IC – Qual a importância do trabalho de Marlui Miranda, como diretora musical de “Recusa”?
MT – Marlui foi parceira generosa! Sensível aos nossos desejos e ignorância. Além de nos apresentar um universo musical desconhecido, foi a ponte entre a Balagan e o povo Paiter Suruí. Ela conhece este universo profundamente e, mais que isso, como artista, dialoga com ele em suas criações; não simplesmente reproduz, atitude que desde o início do trabalho almejávamos – dialogar, e não reproduzir. Marlui nos apresenta esse universo dimensionando a função da música e, mais especificamente, do canto, nessas tradições. O canto não é uma música qualquer. Ele é sempre uma via de comunicação com os espíritos, animais, coisas, com outras formas de humanidade. O canto é uma ação que move o mundo! Para a encenação, para a atuação, isso foi um presente, pois a matéria do teatro é a ação. Vê-la cantar – sozinha e com eles –, partilhar sua alegria, curiosidade, respeito e rigor com os materiais, nos deu a dimensão do trabalho de investigação de uma artista que vai muito além do ato de produzir um disco ou um show.

 

IC – Como surgiu a ideia de promover encontros, filmes, e outras atividades na Mostra?

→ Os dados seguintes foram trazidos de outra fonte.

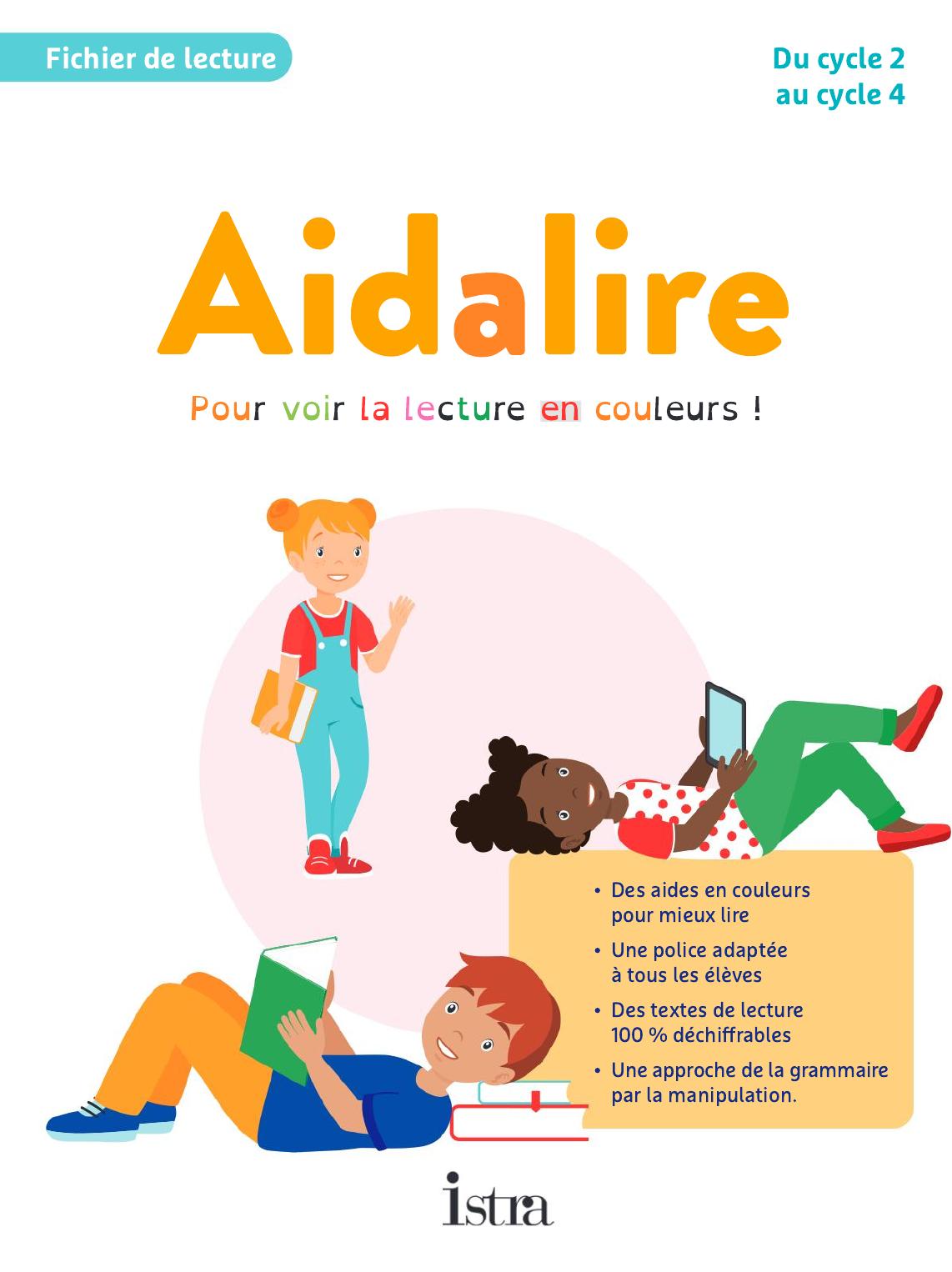 Fichier de lecture

Du cycle 2
au cycle 4

Aidalire

Pour voir la lecture en couleurs !

• Des aides en couleurs pour mieux lire
• Une police adaptée à tous les élèves
• Des textes de lecture 100 % déchiffrables
• Une approche de la grammaire par la manipulation.

istra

Qual o objetivo dessas outras ações em relação aos espetáculos?
MT – Essas atividades desdobram os espetáculos para os espectadores e é sempre a chance de a própria companhia rever referências que foram importantes nos processos de criação e abrir para novas referências. Com a Mostra, pretendemos ampliar o olhar do espectador, e o nosso, sobre o que criamos. A leitura, a análise e a reflexão sobre a criação geram outra obra! Produzem outra criação – que, por sua vez, revela o que não sabemos sobre a obra. Por outro lado, desvenda, pra quem se interessa, o processo, as referências, as escolhas, as intenções, os procedimentos, a feitura! A artesania do teatro.

 

IC – Há planos de continuar a parceria com a SP Escola de Teatro?
MT – Estamos encerrando esta Mostra nesta semana e não temos nada concreto. Mas a parceria está estabelecida e saímos daqui satisfeitos e alegres pela recepção, pelo acolhimento e olhar atento ao nosso trabalho. Os desdobramentos serão bem-vindos e construídos com delicadeza! Obrigada! Aos funcionários, aprendizes, orientadores, coordenadores, coordenador pedagógico, diretor… Enfim! A todos!

 

IC – E, como dizem os Paiter Suruí, que esses laços sejam para sempre!